Le comité de défense des quartiers du port et de l’environnement avaient déposé un référé-liberté contre le maire de Nice et président de la Métropole Nice-Côte d’Azur pour "atteinte grave et manifestement illégale à la liberté d’aller et venir". Une demande rejetée ce 15 juin.

Les nouvelles pistes cyclables de Nice continuent de susciter les débats. Parmi les opposants, les membres du comité de défense des quartiers du port et de l’environnement qui a décidé d'attaquer le maire devant le tribunal administratif.

Par le biais d'un référé-liberté daté du vendredi 12 juin, le comité demande notamment la suspension de l'arrêté municipal concerné et le rétablissement sans délai des conditions de la circulation routière.

Le comité, présidé par Jean-Michel Bidart, argumente : la voie prolongeant la Promenade des Anglais à Nice en direction du Port Lympia, sur laquelle les automobilistes de ne peuvent désormais circuler qu'en direction de l'ouest est classée « route à grande circulation". 

Une vocation qui ne peut, selon lui, être contrarié sans l'intervention du Préfet.

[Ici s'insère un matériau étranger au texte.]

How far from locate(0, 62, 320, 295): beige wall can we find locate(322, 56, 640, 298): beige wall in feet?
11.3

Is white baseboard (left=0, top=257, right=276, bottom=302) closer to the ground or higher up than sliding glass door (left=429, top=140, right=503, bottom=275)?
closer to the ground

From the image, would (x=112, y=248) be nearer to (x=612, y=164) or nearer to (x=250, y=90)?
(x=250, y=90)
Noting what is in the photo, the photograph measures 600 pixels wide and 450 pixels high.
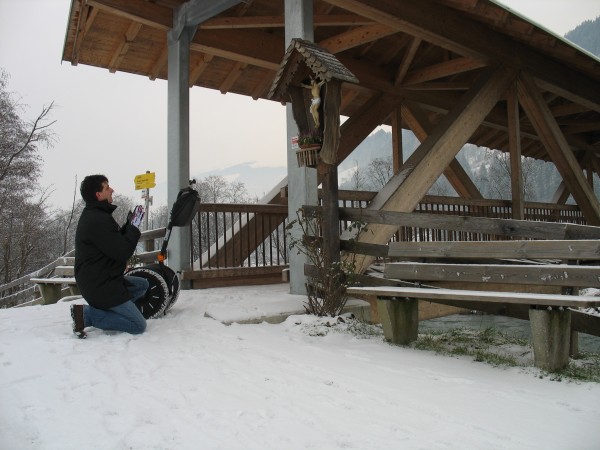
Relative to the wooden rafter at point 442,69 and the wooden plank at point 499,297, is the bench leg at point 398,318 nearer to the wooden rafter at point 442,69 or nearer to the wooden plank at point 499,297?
the wooden plank at point 499,297

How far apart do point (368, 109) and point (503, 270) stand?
6779 mm

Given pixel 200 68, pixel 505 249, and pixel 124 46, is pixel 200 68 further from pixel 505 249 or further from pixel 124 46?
pixel 505 249

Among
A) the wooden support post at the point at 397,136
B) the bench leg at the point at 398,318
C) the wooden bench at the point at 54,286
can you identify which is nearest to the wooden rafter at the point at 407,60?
→ the wooden support post at the point at 397,136

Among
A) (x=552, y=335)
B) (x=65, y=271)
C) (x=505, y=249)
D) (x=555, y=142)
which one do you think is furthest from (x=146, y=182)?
(x=555, y=142)

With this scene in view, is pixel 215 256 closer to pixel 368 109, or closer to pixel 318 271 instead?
pixel 318 271

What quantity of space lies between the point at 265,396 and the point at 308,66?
353cm

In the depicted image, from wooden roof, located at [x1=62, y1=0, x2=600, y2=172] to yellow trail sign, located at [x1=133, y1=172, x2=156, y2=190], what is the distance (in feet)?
6.72

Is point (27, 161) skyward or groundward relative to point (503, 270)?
skyward

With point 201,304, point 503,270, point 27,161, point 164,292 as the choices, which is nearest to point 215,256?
point 201,304

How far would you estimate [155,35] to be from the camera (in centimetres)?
831

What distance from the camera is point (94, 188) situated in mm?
4434

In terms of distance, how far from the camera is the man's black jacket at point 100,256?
14.1ft

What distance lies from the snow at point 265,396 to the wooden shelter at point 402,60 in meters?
3.01

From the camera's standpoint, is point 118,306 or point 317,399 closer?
point 317,399
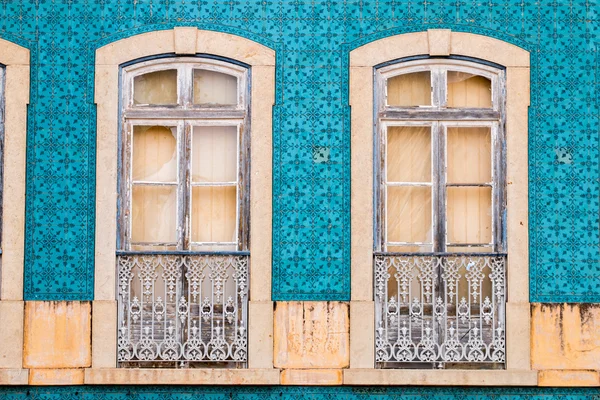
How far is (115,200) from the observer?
764cm

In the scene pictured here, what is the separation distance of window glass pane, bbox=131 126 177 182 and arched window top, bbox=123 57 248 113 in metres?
0.22

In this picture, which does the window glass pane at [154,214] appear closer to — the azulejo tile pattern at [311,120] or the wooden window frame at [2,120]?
the azulejo tile pattern at [311,120]

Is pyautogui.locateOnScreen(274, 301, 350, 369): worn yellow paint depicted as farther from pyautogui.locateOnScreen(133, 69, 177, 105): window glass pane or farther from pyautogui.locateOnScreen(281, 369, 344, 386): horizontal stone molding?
pyautogui.locateOnScreen(133, 69, 177, 105): window glass pane

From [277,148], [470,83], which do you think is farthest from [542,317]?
[277,148]

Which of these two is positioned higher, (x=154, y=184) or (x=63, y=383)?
(x=154, y=184)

Sur Nice, le comité estime qu'il y a ici "atteinte grave et manifestement illégale à la liberté d’aller et venir".

 Les usagers du domaine routier doivent donc pouvoir se déplacer au moyen d’un véhicule automobile, si tel est leur souhait, sur une voie qui est classée « route à grande circulation ».

est-il précisé dans le document transmis au tribunal administratif de Nice. 

Requête rejetée

La requête du comité de défense des quartiers du port et de l’environnement et de Jean-Michel Bidart a été rejetée par le tribunal administratif le 15 juin dernier.

Selon le tribunal, " les conclusions du comité de défense des quartiers du port et de l’environnement et de M. Bidart tendant à la suspension de l’arrêté du maire de Nice du 11 mai 2020 doivent être rejetées, ainsi que, par voie de conséquence, leurs conclusions à fin d’injonction et celles tendant à l’application des dispositions de l’article L. 761-1 du code de justice administrative".

En effet, selon le tribunal « la requête visant au prononcé de mesures d’urgence doit (...) justifier de l’urgence de l’affaire (...) et que la circulation automobile reste possible sur les voies considérées".

Il n'y a pas selon l'ordonnance "d'atteinte à une liberté fondamentale".

Manifestation le 30 mai

Samedi 30 mai, une trentaine de riverains s'étaient réunis rue de la Foresta à Nice pour protester contre les nouveaux aménagements de voiries de la ville. 

La veille, le 29 mai, sur twitter, Christian Estrosi avait expliqué qu'après "une 1ère période d’expérimentation post confinement sur le quartier du Port, offrant une place plus importante aux piétons et vélos, des ajustements vont être appliqués." 

Début mai, il avait annoncé la création de "60 km de pistes de plus d’ici fin du mois de mai, juin". Le réseau cyclable passant de 70 km à 130 km. Selon la Fédération française des Usagers de la Bicyclette, Nice serait classée 10e sur 11 au palmarès des villes françaises cyclables de plus de 200 000 habitants.